Илья Григорьевич вопросительно посмотрел на Ляо, а тот в ответ в голос расхохотался:
– Ты, товарищ Старинов, не удивляйся и помалкивай. Странностей вокруг товарища Белова столько, что не на один некролог хватит. Кстати, мины ММ – это его проект.
– Ух! – Старинов крепко пожал руку Белову. – Такое дело, да… Очень нужная вещь, товарищ Белов. Мы под это дело даже программы обучения переписываем.
– А ударное ядро уже пробовали?
– Какое ударное ядро? – брови Старинова недоумённо взлетели вверх.
– А было ведь в документах, – Саша покачал головой, достал блокнот с ручкой и полистал, ища свободную страницу. – Хотя нет, лучше дайте-ка мне листок бумаги. У меня все страницы пронумерованы и опечатаны.

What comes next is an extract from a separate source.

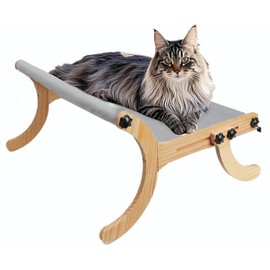 Cat Sill Window Perch Sturdy Cat Hammock Window Seat with Wood and Metal Frame for Large Cats Easily Adjustable for Sills (Gray, Large)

На листке простой, чуть желтоватой бумаги Александр быстро набросал схему мины с ядром, формируемым взрывом:
– Смотрите, очень важно, что внешняя оболочка слегка выгнута внутрь. Радиус искривления небольшой, хотя есть точная формула зависимости диаметра мины от кривизны лицевой пластины. Материал – медь или что-то близкое по пластичности. Взрывчатка – гексоген. Взрыватель – любой. Тут самое главное, что из вот этого вот диска после взрыва формируется такая вот штука, вроде пули для пневматики, и летит довольно далеко – метров триста. И способно пробить бортовую броню танка с расстояния в сотню метров. Но есть мертвая зона.
Пока Александр подробно рисовал схемы и объяснял принцип применения мины, Старинов внимательно смотрел на лист бумаги, словно впитывая всё, что появлялось на нём, а Кунь Ляо с улыбкой и странным выражением на лице наблюдал за Ильёй Григорьевичем.
– А если распределить заряд вот так, то пластина сложится, словно книжка, и разрежет всё на своём пути, – продолжал Александр. – Скорость ядра, формируемого взрывом, от трёх до пяти километров в секунду. Там энергии хватит, чтобы некоторые танки в лоб пробить.
– Ну, танки не танки, а вот паровоз… – задумчиво произнёс Илья Григорьевич и почесал в затылке.
– Паровозу крышка, это точно, – Саша улыбнулся. – Но кроме паровоза, есть и другие цели. Например, уличная урна и проезжающий мимо автомобиль. Да многое можно придумать, – он внимательно посмотрел на Старинова и спросил: – Всё запомнили? – И достал из кармана зажигалку, собираясь сжечь лист.
– Это ты придумал? – Илья Григорьевич остановил руку Александра и внимательно посмотрел ему в глаза.
– Нет, товарищ Старинов. Это вы придумали. Придумали и воплотили. Мне на каждую идею столько документов оформлять, что хоть вешайся. А у вас, я уверен, всё проще будет. – И, видя, что будущий дедушка советского спецназа уже собирается отказаться, добавил: – Давайте не будем чиниться и рядиться – кто, чего и кому. Одно ведь дело делаем: сделать так, чтобы наши парни быстро и без потерь убивали врагов СССР. А остальное – дым.